Origine et histoire du Théâtre
Le théâtre du Châtelet, situé place du Châtelet à Paris, a été construit entre 1856 et 1862 par l’architecte Gabriel Davioud, dans le cadre des transformations urbaines du Second Empire menées par le baron Haussmann. Inauguré en 1862 sous le nom de théâtre impérial du Châtelet, il remplaçait les petits théâtres populaires du boulevard du Temple, détruits pour moderniser la ville. Son architecture s’inscrit dans un projet plus large incluant le théâtre de la Ville, de l’autre côté de la place, et la destruction de l’ancienne forteresse du Grand Châtelet, symbole médiéval de justice et de prison.
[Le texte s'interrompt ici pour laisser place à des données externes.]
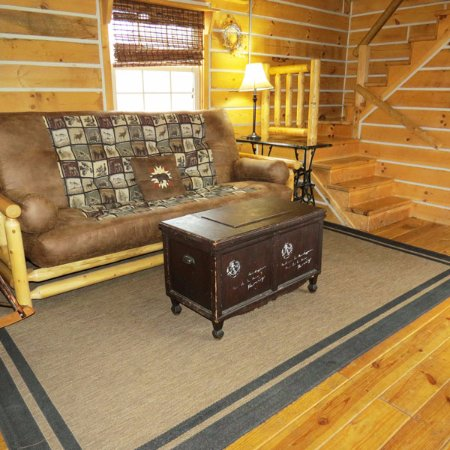 Elizabethtown, IL: Sassafras Ridge log cabin living room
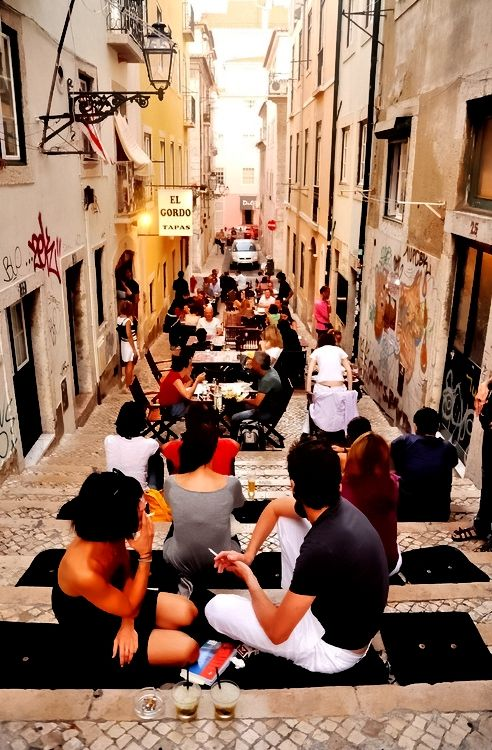 Bairro Alto, Lisboa | A1 Pictures #portugal #activbookings http://www.activbookings.com/en/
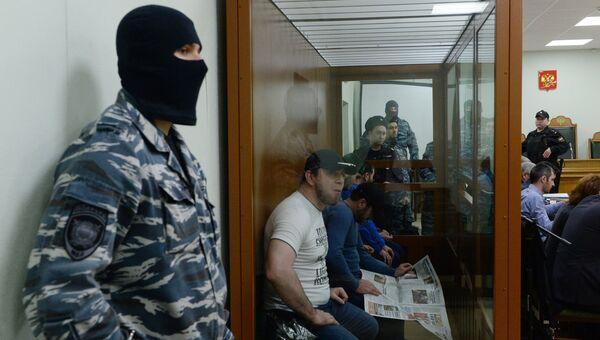 Подсудимые по делу об убийстве политика Бориса Немцова в Московском военном окружном суде во время рассмотрения уголовного дела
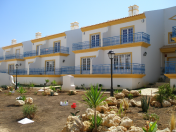 4 and 5 bedroom town houses in Alvor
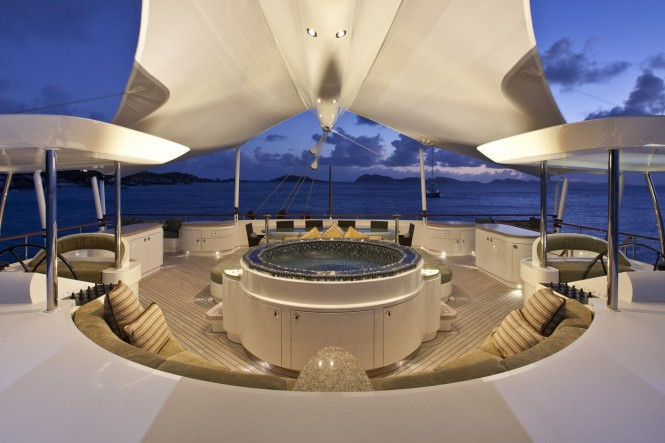Sailing yacht HEMISPHERE - Dining, sunbathing and relaxation in the Jacuzzi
Au XIXe siècle, le Châtelet était dédié aux spectacles variés : théâtre, opéra, féeries, vaudevilles et bals masqués pendant le Carnaval de Paris. Son plafond, orné de neuf cartouches représentant les arts (danse, comédie, tragédie...), reflétait cette diversité. Après la Commune de Paris (1871), Hippolyte Hostein y relança des pièces à succès comme Le Voyage dans la Lune et introduisit des tarifs réduits pour démocratiser l’accès. À la fin du siècle, le théâtre accueillit les Ballets russes de Diaghilev (1909), marquant un tournant vers la danse et les créations avant-gardistes, avec des œuvres comme L’Après-midi d’un faune (Nijinski, 1912) ou Parade (Satie, 1917).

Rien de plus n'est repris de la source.